A pressão dos aliados foi tanta que o presidente Jair Bolsonaro se viu obrigado a mudar a prática de dar estabilidade aos assessores criticados pela imprensa e decidiu demitir o secretário da Cultura, Roberto Alvim, autor do já célebre vídeo em que diz:
— A arte brasileira da próxima década será heroica e será nacional. Será dotada de grande capacidade de envolvimento emocional e será igualmente imperativa, posto que profundamente vinculada às aspirações urgentes de nosso povo, ou então não será nada.
Seria apenas uma frase retórica, como ele diz, não fosse a semelhança com palavras ditas por ninguém menos que Joseph Goebbels, ministro da propaganda de Hitler. Disse Goebbels, segundo consta em sua biografia escrita por Peter Longerich:
"A arte alemã da próxima década será heroica, será ferreamente romântica, será objetiva e livre de sentimentalismo, será nacional com grande pathos e igualmente imperativa e vinculante, ou então não será nada".

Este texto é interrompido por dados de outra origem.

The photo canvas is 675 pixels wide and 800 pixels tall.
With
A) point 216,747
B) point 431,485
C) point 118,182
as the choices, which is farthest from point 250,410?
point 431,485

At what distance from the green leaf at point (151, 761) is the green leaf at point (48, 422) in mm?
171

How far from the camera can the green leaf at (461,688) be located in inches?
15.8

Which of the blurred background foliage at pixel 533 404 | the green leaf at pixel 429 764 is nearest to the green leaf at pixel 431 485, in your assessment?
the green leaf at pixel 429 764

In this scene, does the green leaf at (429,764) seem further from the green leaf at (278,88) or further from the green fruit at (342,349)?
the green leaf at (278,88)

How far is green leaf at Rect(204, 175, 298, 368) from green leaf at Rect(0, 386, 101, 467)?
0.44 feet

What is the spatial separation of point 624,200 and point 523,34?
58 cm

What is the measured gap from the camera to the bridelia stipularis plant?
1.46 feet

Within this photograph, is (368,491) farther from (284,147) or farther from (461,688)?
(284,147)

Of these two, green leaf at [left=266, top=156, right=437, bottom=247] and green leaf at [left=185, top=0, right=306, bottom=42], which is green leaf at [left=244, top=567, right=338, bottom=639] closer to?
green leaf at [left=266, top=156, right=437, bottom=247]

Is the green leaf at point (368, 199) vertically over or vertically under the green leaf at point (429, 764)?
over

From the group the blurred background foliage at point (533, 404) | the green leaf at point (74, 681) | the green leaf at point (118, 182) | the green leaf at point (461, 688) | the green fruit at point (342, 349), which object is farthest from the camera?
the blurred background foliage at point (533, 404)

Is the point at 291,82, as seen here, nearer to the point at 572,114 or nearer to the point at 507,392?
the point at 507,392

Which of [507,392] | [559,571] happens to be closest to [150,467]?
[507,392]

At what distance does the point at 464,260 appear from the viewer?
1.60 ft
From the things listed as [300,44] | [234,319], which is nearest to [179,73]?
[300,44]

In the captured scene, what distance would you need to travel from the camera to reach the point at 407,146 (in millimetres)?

Entrevistado na manhã desta sexta-feira (17) no programa Timeline, da Rádio Gaúcha, Alvim admitiu candidamente que não conhecia a frase e que foi apenas uma "infeliz coincidência", uma casca de banana jogada no seu caminho por algum assessor, sabe-se lá com que intenção, durante um brainstorm, essa tempestade de ideias em que um grupo discute determinado assunto e que popularmente é conhecida como "toró de palpites". Versão 2020 da frase "a culpa é do estagiário"
Por essa versão, alguém escreveu a frase num papelzinho, Alvim gostou e a adotou como sua. Para piorar, gravou um vídeo produzido, tendo como fundo musical uma ópera de Richard Wagner, compositor preferido de Hitler.
Questionado pelos colegas David Coimbra, Kelly Matos e Luciano Potter, Alvim se defendeu. Disse que considera sua frase perfeita, que não nutre qualquer simpatia pelo nazismo e que escolheu Wagner porque ama o compositor a vai morrer amando. Contou também que conversou com o presidente e que Bolsonaro aceitou suas explicações.
Se aceitou, mudou de ideia depois de ser cobrado por aliados como o presidente da Câmara, Rodrigo Maia, que pediu a cabeça de Alvim pelo Twitter. " O secretário da Cultura passou de todos os limites. É inaceitável. O governo brasileiro deveria afastá-lo urgente do cargo", escreveu.
Outro aliado, o deputado Marcel Van Hattem (Novo) afirmou: "Fala de Roberto Alvim é absurda, nauseante: o Estado não define o que é e o que não é cultura! Já um governo define quem dele faz e quem dele não faz parte. Quem recita Goebbels e faz pronunciamento totalitário não pode servir a governo nenhum no Brasil e deve ser demitido. Já!".
A certa altura da entrevista, Alvim disse que a única crítica que realmente o abalou foi a do guru do bolsonarismo, Olavo de Carvalho. O ex-astrólogo, que vive na Virginia (EUA), ressaltou que não queria fazer um julgamento apressado, mas opinou que talvez Alvim não esteja batendo bem da cabeça. O secretário da Cultura disse por que ficou chateado:
— O professor Olavo é um mestre pra mim, uma pessoa que me ajudou muito. Vou provar para o professor Olavo, que é meu mestre, que estou bem da cabeça.
Corta para outro assessor encrencado, o secretário de Comunicação Social da Presidência da República, Fabio Wajngarten, que segundo a Folha de S.Paulo é dono de uma empresa que recebe dinheiro de emissoras e agências de publicidade contratadas pelo governo, o que é ilegal. Na quinta-feira (16) à noite, questionado por um repórter da Folha se tinha conhecimento dos contratos assinados pela FW Comunicação e Marketing, da qual Wajngarten tem 95% das cotas, Bolsonaro respondeu:
— Está falando da tua mãe? Você está falando da tua mãe?
— Não, estou falando do secretário de Comunicação, do Fabio Wajngarten — respondeu o repórter.
— Se foi ilegal, a gente vê lá frente. Mas, pelo que vi até agora, está tudo legal, vai continuar. Excelente profissional. Se fosse um porcaria, igual alguns que têm por aí, ninguém estaria criticando ele.
Bolsonaro se recusou a responder questionamentos feitos pela Folha e disse que o jornal não tem moral para fazer perguntas.
— Fora, Folha de S.Paulo, você não tem moral para perguntar, não. Cala a boca.
Ou seja, o presidente que prega moralidade no setor público deixa para ver "lá na frente" se houve uma ilegalidade e quer impedir os jornalistas de questionarem um evidente conflito de interesse.